→ **Document excerpt**:
++++
I am trying to look at the affect that elementary row operations have on a given matrix (with the notion that elementary row operations are linear combinations of the rows ):
- $Rspan(A)$ is not changed
- $Cspan(A)$ is changed $\rightarrow$ $Im(T_A)$ is changed
- $Rank(A)$ is not changed
- $Ker(T_A)$ is not changed
and in particular if elementary row operations do effect the $Cspan$ why doesn't it change the solution set?
(Update: I was not doing elementary row operations on the column $b$, that is why the solution set is not changed)
Is that right?
Answer
Everything you've said is correct.
You ask "why, if it affects the column span, does it not change the solution set?"
++++
→ **Record excerpts**:
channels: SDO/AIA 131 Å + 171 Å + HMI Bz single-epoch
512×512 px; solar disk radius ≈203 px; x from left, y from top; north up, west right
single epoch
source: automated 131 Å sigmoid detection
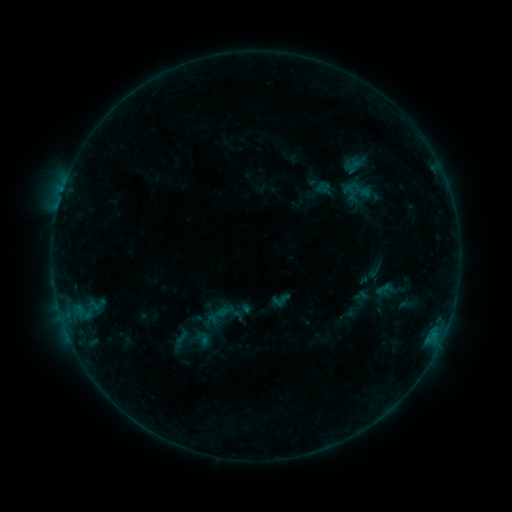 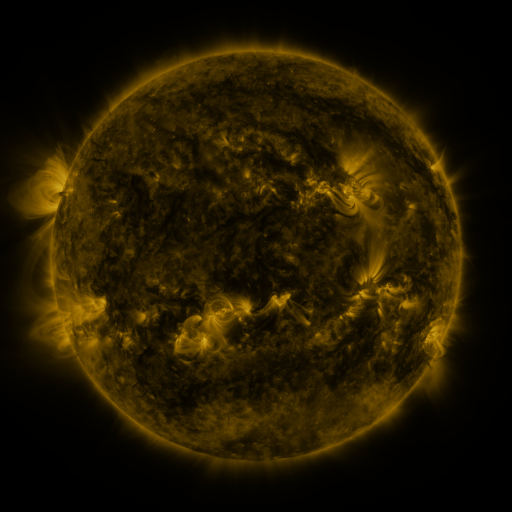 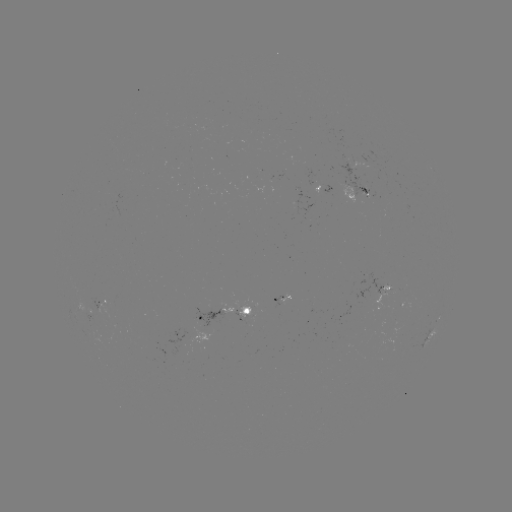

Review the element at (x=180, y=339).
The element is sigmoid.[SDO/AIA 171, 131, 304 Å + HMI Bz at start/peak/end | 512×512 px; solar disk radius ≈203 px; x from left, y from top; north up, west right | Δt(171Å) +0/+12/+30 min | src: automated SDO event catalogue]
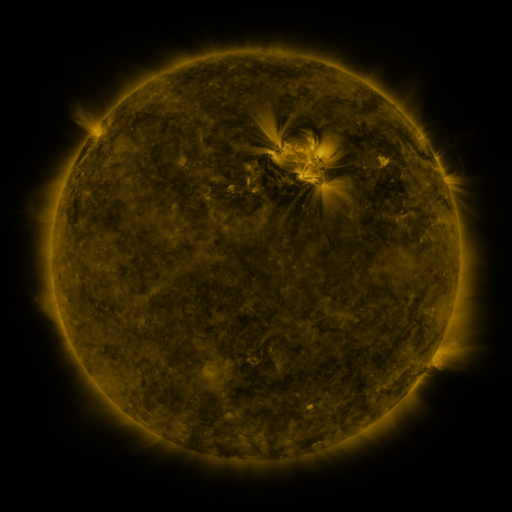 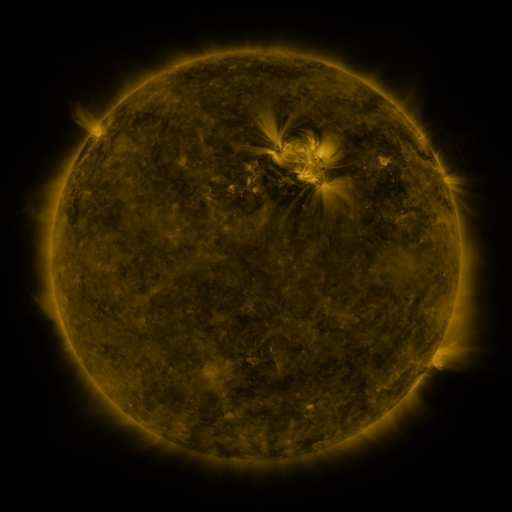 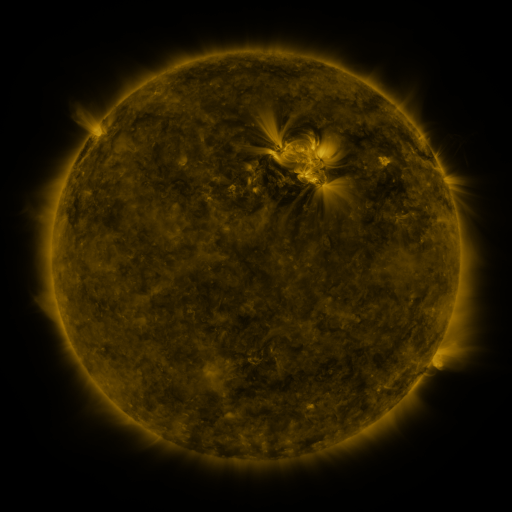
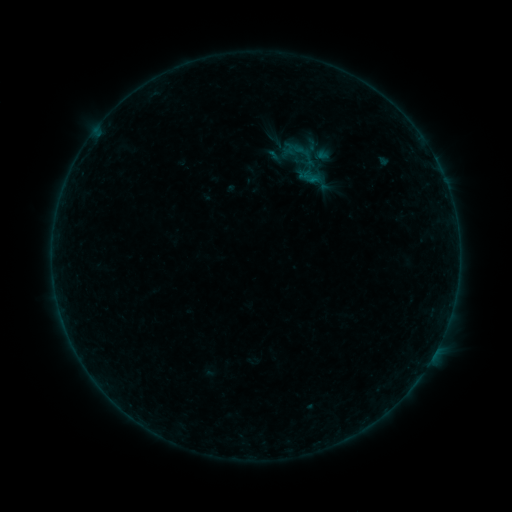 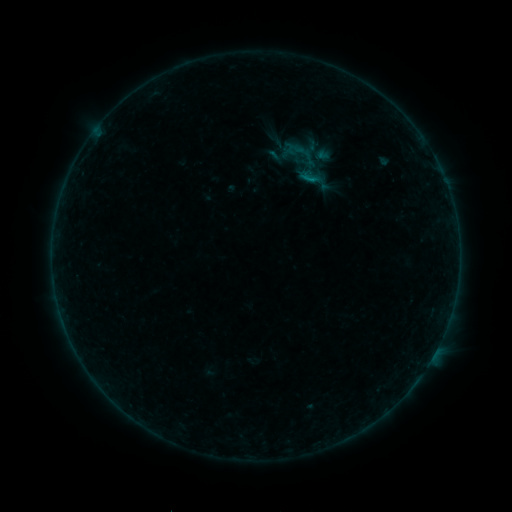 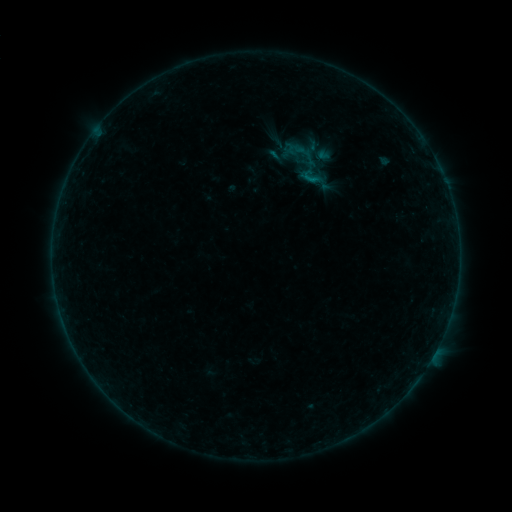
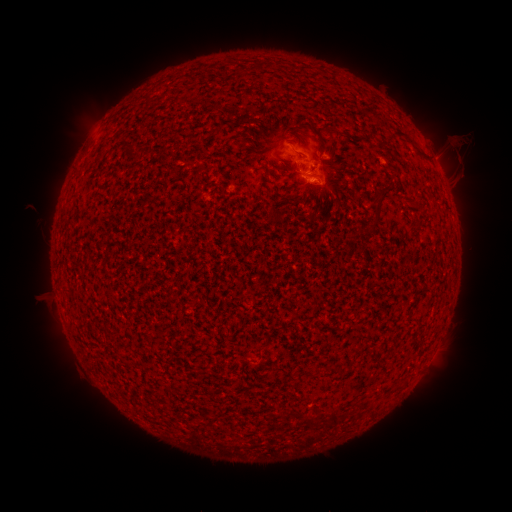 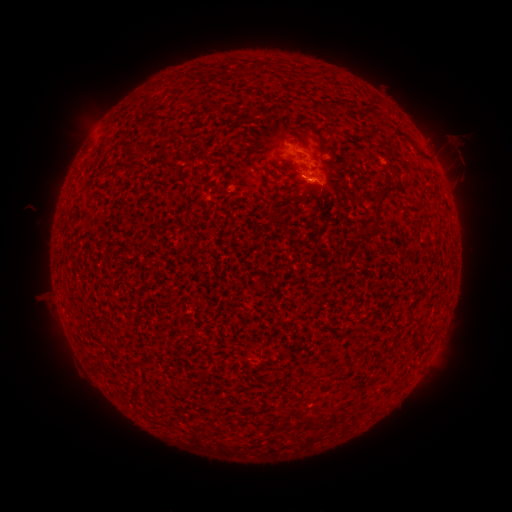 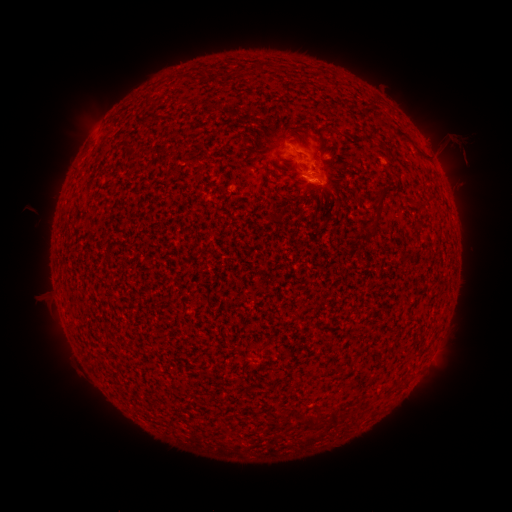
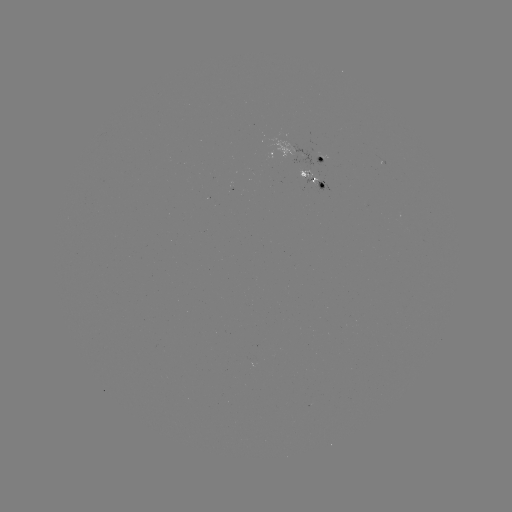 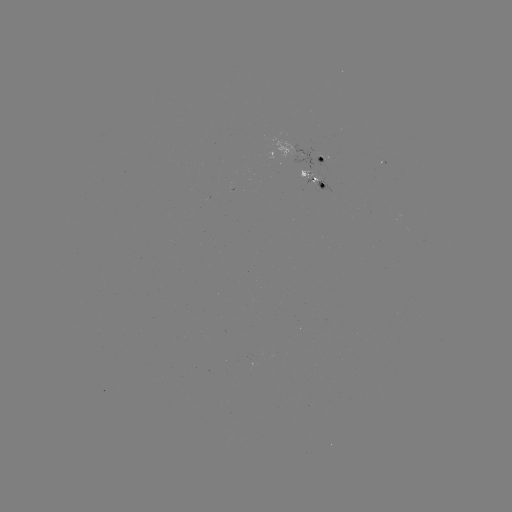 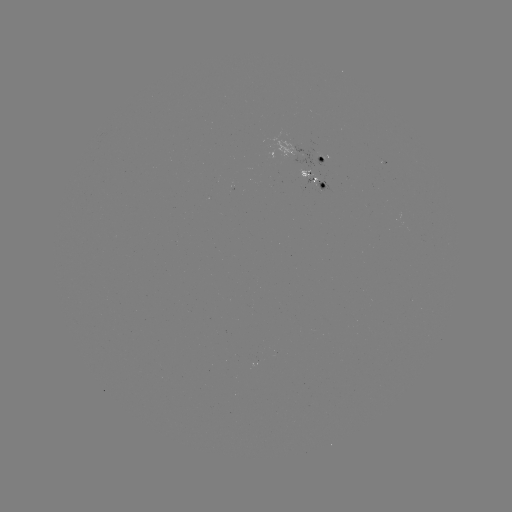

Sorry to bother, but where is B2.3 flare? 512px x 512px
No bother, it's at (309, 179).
++++
Summarize the forum thread on elementary row operations in two sentences. The listing has no part in this exercise.

→ **Solution for this problem**:
The asker states that elementary row operations leave a matrix's row span, rank, and kernel unchanged but change its column span and thus the image of T_A, then asks why the solution set is not changed, adding in an update that this is because the row operations had not been applied to the column b. The reply says that everything the asker said is correct.